I've fought my way through a fair number of challenges, with more to go, but I have one recurring challenge that I cannot diagnose: my robot will, with some frequency, simply take off; bouncing high into the sky, going akimbo. And the way I fix it always seems strange; I tweak the intake roller geometry, and it stops, or I rebuild my chassis to be one piece, instead of three.

This happens at odd times, particularly as I operate the robot. However, I've got a fixed test case that I think shows the problem, and I'm hoping someone can help me to understand how to diagnose this problem.

I've placed all the files I believe to be relevant here:

Recently, I have added two geometric 'ballast' shapes. And now, when I place the robot on the world, I get a nice consistent failure.

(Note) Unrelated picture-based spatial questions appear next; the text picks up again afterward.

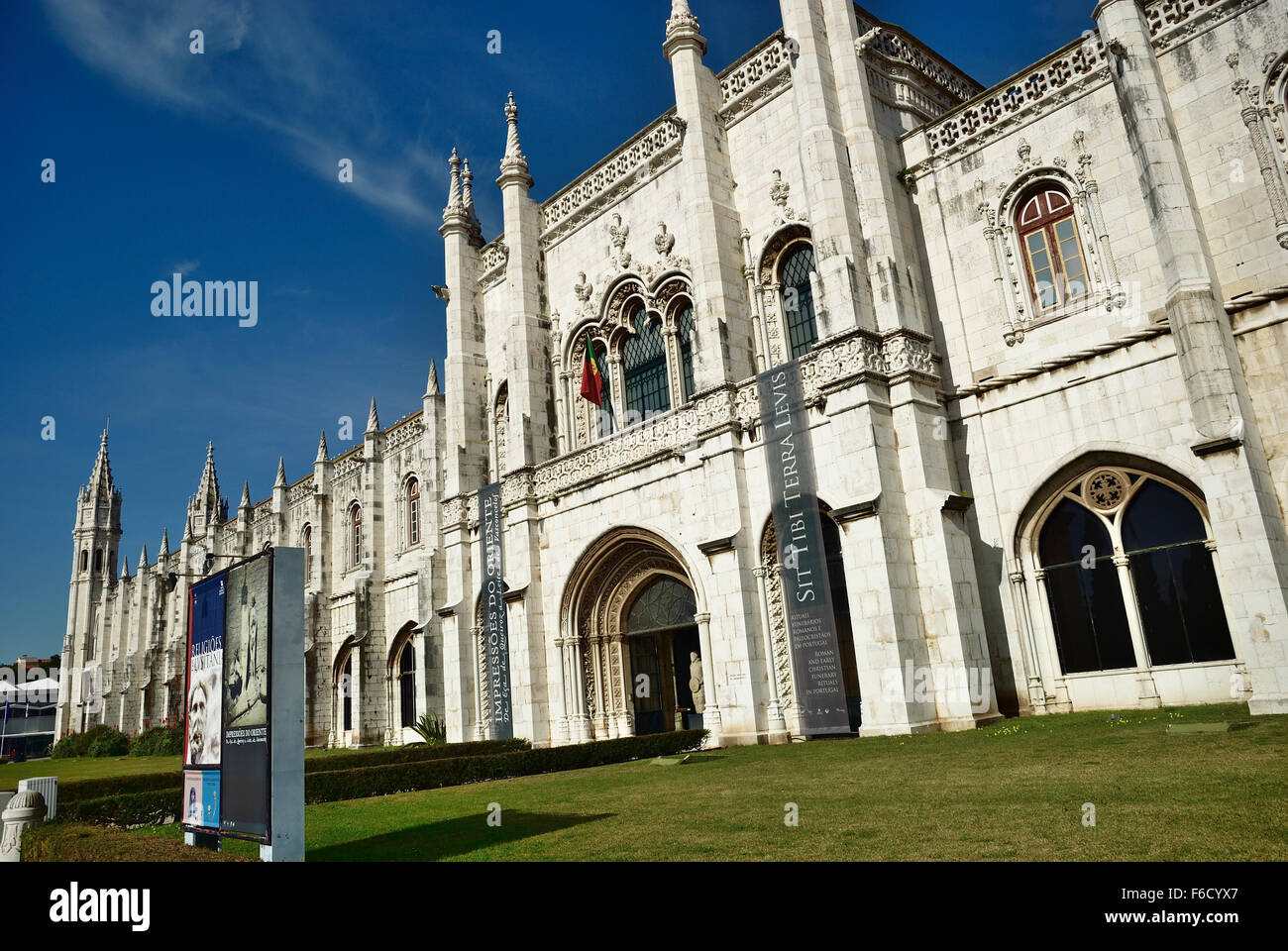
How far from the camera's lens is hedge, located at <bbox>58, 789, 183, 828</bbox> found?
15041mm

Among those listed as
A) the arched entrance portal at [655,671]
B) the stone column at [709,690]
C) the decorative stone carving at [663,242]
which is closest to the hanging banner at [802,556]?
the stone column at [709,690]

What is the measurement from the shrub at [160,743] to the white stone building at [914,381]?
89.5 ft

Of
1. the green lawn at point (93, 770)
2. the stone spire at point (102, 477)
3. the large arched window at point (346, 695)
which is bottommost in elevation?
the green lawn at point (93, 770)

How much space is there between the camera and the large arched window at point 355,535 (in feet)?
129

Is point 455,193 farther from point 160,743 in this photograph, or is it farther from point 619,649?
point 160,743

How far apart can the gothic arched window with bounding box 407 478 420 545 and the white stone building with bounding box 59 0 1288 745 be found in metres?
9.67

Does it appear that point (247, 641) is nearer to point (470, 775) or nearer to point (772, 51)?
point (470, 775)

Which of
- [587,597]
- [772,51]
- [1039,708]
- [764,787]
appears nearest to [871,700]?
[1039,708]

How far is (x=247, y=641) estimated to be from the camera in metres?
8.38

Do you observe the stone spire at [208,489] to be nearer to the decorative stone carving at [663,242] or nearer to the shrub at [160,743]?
the shrub at [160,743]

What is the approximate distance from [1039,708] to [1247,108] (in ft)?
35.4

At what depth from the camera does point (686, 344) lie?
2233 cm

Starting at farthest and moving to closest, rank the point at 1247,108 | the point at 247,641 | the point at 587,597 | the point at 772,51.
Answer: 1. the point at 587,597
2. the point at 772,51
3. the point at 1247,108
4. the point at 247,641

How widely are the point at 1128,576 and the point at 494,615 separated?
52.0 feet
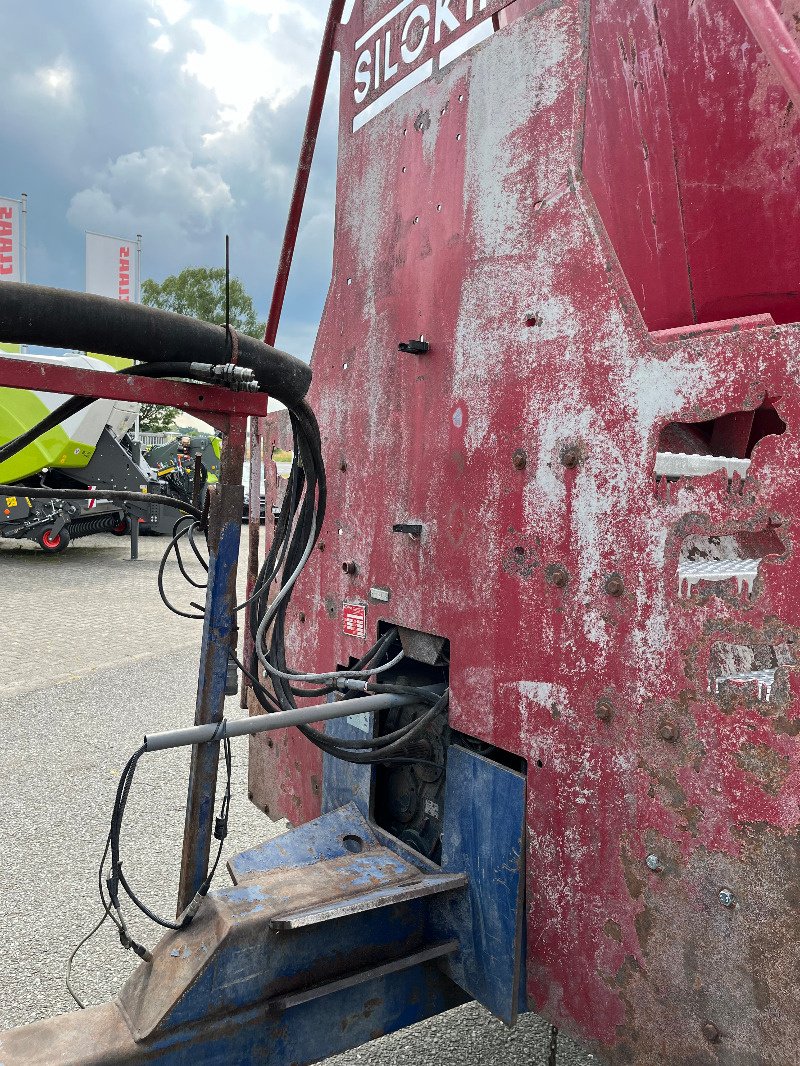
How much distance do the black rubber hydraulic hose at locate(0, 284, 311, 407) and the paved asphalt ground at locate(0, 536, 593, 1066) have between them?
1.82m

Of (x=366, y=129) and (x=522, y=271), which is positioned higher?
(x=366, y=129)

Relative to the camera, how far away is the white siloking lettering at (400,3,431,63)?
1945mm

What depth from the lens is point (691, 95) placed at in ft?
5.51

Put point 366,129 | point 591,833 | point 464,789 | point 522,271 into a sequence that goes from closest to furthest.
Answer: point 591,833 → point 522,271 → point 464,789 → point 366,129

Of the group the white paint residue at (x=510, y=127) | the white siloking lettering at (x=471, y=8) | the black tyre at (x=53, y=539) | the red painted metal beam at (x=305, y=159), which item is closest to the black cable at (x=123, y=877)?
the white paint residue at (x=510, y=127)

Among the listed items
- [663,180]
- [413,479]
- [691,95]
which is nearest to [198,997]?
[413,479]

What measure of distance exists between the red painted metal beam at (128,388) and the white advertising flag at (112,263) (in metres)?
19.6

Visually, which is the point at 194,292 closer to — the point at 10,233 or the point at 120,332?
the point at 10,233

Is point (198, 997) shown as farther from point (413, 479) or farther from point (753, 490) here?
point (753, 490)

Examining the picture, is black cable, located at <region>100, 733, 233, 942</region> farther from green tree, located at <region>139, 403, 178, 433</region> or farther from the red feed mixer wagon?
green tree, located at <region>139, 403, 178, 433</region>

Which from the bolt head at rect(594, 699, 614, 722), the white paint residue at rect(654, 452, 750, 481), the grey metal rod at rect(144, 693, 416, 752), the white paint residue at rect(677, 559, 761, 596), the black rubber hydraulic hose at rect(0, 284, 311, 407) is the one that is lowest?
the grey metal rod at rect(144, 693, 416, 752)

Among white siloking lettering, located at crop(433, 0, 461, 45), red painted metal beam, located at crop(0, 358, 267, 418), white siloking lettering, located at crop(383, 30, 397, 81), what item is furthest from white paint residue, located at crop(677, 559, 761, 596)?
white siloking lettering, located at crop(383, 30, 397, 81)

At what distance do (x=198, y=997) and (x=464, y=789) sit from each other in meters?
0.65

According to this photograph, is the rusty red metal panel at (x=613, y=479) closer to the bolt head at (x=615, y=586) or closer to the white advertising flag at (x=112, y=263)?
the bolt head at (x=615, y=586)
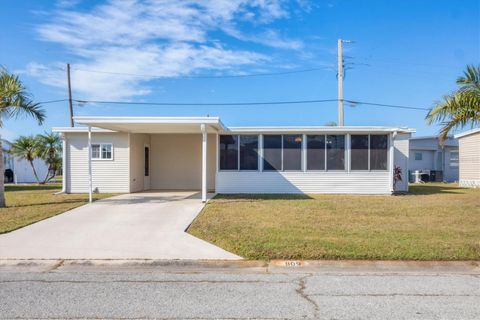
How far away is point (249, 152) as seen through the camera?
18391 millimetres

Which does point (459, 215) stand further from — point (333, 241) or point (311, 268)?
point (311, 268)

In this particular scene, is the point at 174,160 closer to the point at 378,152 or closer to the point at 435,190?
the point at 378,152

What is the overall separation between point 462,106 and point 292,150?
23.3 ft

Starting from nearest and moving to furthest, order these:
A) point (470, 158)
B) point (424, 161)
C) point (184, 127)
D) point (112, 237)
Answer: point (112, 237), point (184, 127), point (470, 158), point (424, 161)

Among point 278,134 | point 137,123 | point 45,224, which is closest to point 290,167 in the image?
point 278,134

That is, the robot always starts 5-10 cm off the world plane, and when I place it, it drops. Normally, it settles in nicely. But in the failure mode, it goes crazy. Currently, with the right ballast link in place, the problem occurs. If I move that ballast, the drop doesn't cause it, but operating the robot will.

In that folder, there is an explosion movie showing the moment of impact, when the robot lands and I step through the resulting bounce. I cannot figure out any mechanism to explain to me exactly what is going on. Another movie shows a typical 'operating' launch system (that one predates the ballast).

The model file is in robots/Sideshot.sdf. It is easy to reproduce the problem; simply insert Sideshot into the default world and watch it fly :-/.

I would really appreciate insight and guidance; I'd particularly appreciate feedback on how to troubleshoot this myself.